The role of MAPK-signaling in T cell activity

Abstract

Dissertation gesperrt bis zum 15.01.2028!

Cancer immunotherapies have become an integral component of modern oncology, providing meaningful clinical benefit in selected patients with advanced malignancies. Immune checkpoint inhibitors (ICIs) have achieved durable responses in entities such as melanoma and non–small cell lung cancer; however, many patients with solid tumors derive limited or transient benefit, underscoring the need for complementary strategies to improve T cell performance. This thesis explores the modulation of intrinsic T cell signaling pathways as a strategy to enhance T cell functionality, focusing on the stress-activated protein kinase (SAPK) pathway and the kinases p38 and MKK4. Using primary human CD4⁺ and CD8⁺ T cells, pharmacological targeting of MAPK pathway components was investigated in the context of ex vivo T cell activation and expansion.

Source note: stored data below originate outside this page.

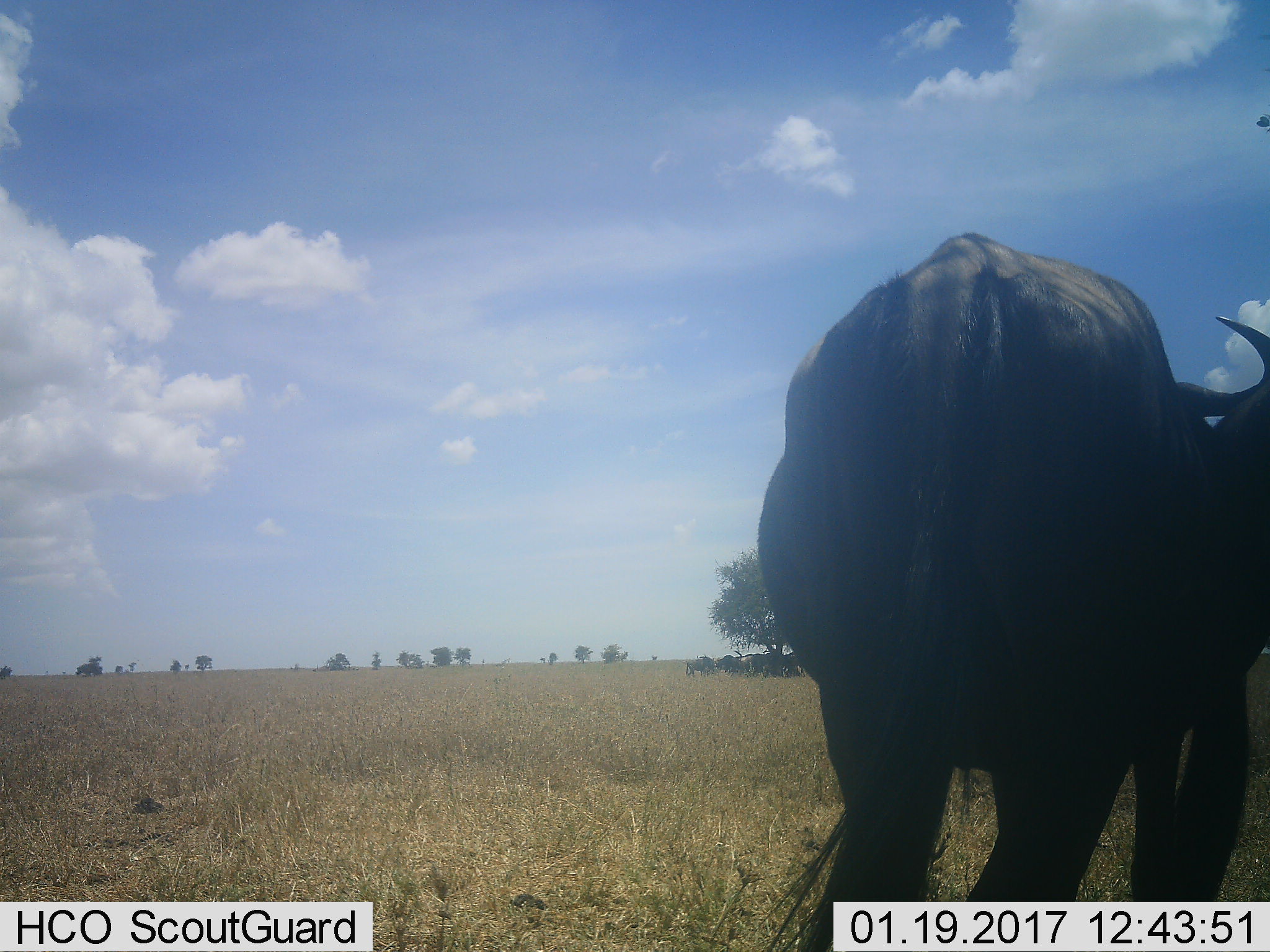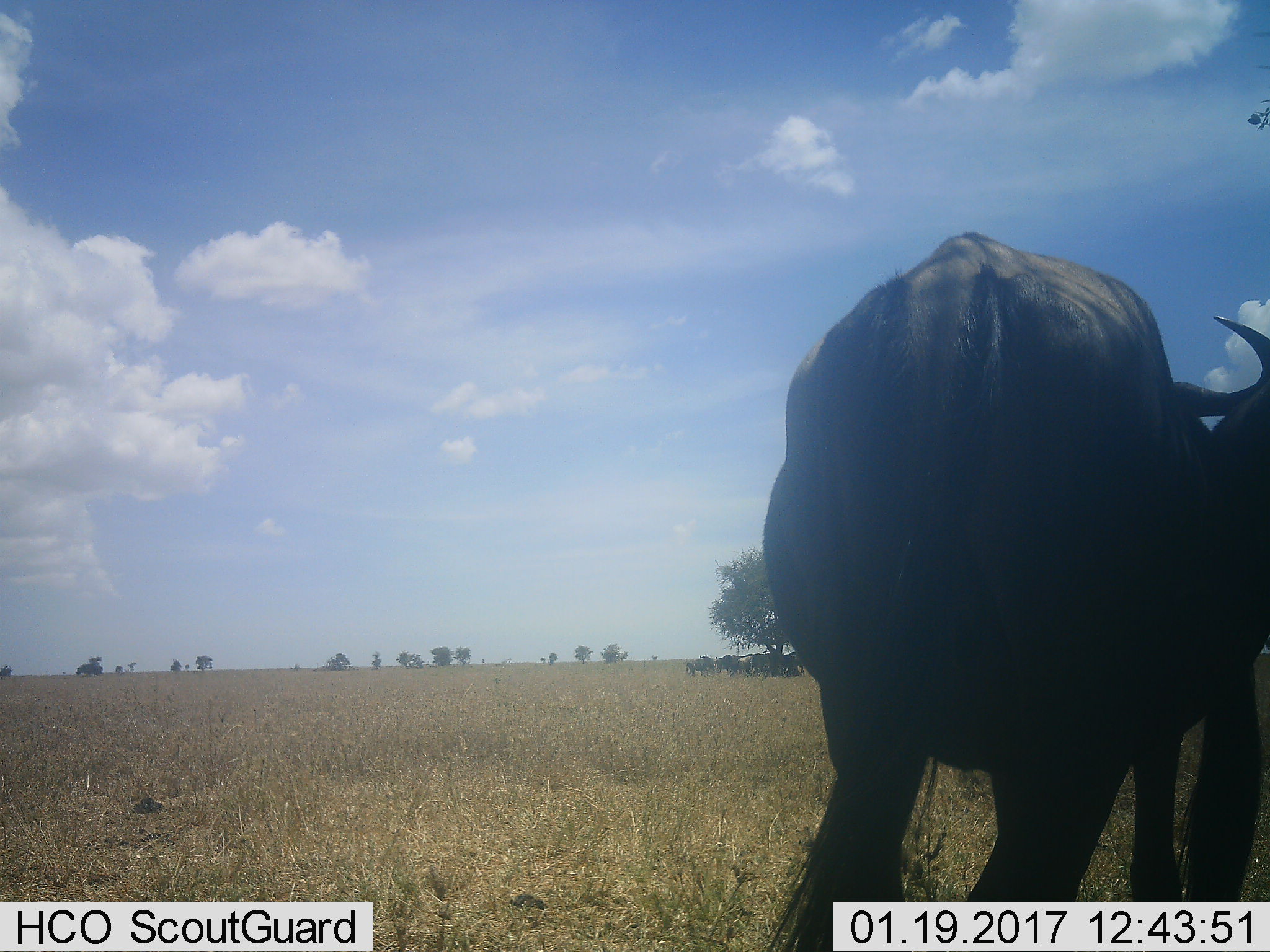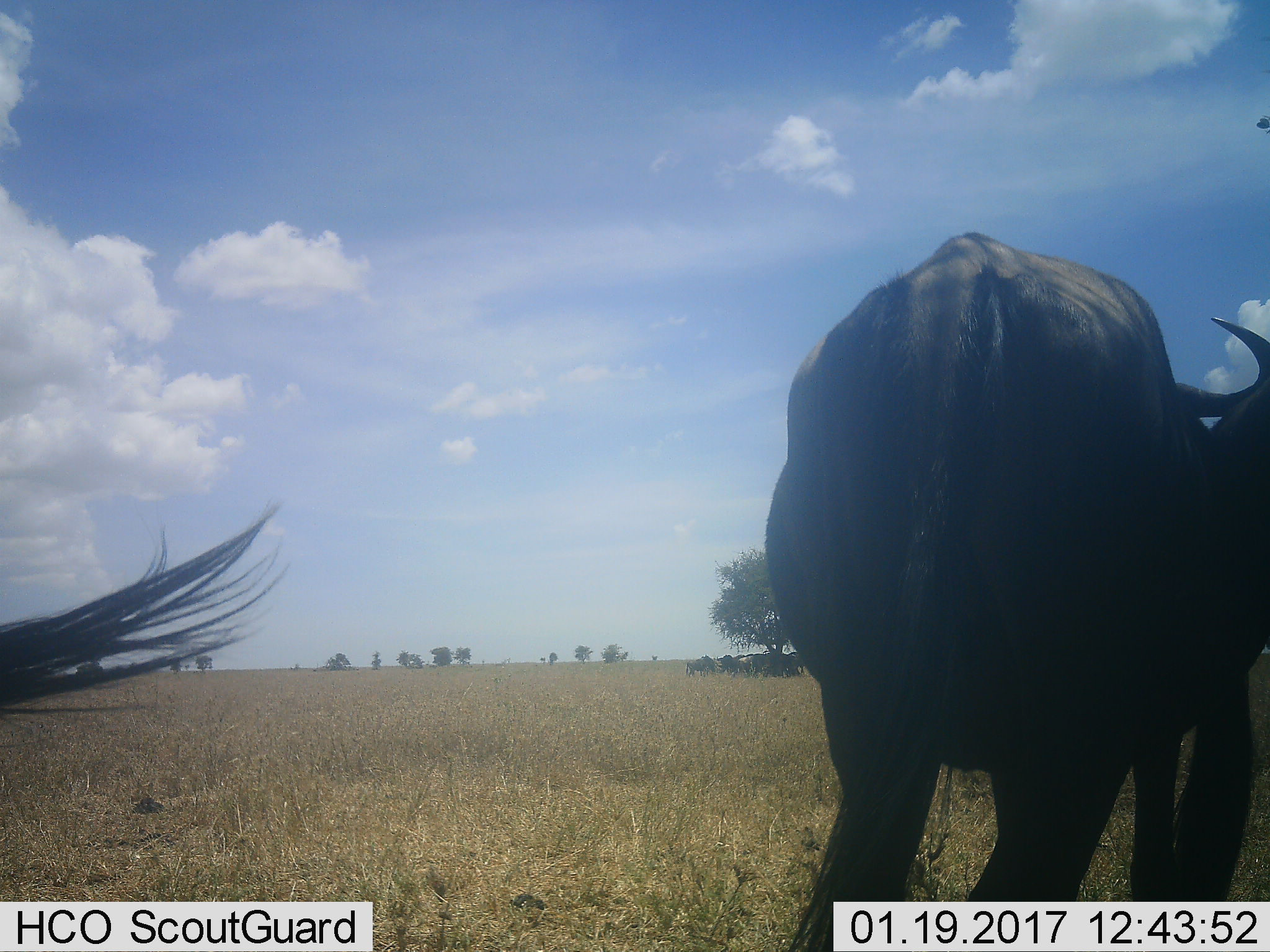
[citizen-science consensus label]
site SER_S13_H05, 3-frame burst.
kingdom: Animalia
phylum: Chordata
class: Mammalia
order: Artiodactyla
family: Bovidae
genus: Connochaetes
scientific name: Connochaetes taurinus taurinus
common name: blue wildebeest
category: wildebeestblue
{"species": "wildebeestblue (blue wildebeest) (Connochaetes taurinus taurinus)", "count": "2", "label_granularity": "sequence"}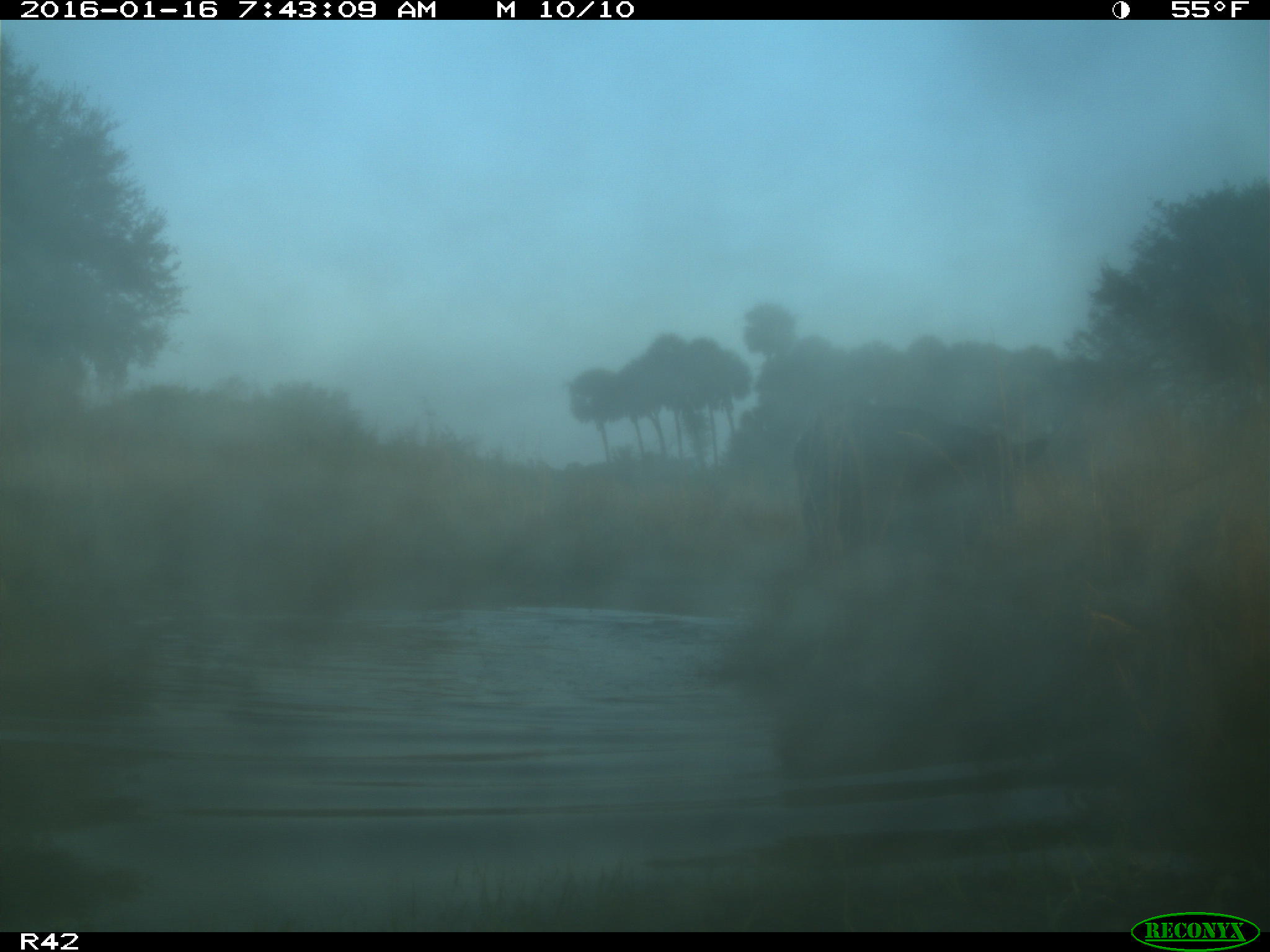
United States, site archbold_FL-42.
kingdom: Animalia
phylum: Chordata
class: Mammalia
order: Artiodactyla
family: Bovidae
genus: Bos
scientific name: Bos taurus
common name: domestic cow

Functional and phenotypic properties were assessed using established in vitro culture and cytotoxicity models designed to evaluate sustained T cell activity. By systematically evaluating the impact of MAPK pathway modulation during T cell preparation, this work highlights the translational relevance of small-molecule–based approaches to optimize T cell–based immunotherapies. These findings provide a rationale for further investigation of kinase-targeted strategies in the development of improved T cell therapies for solid tumors.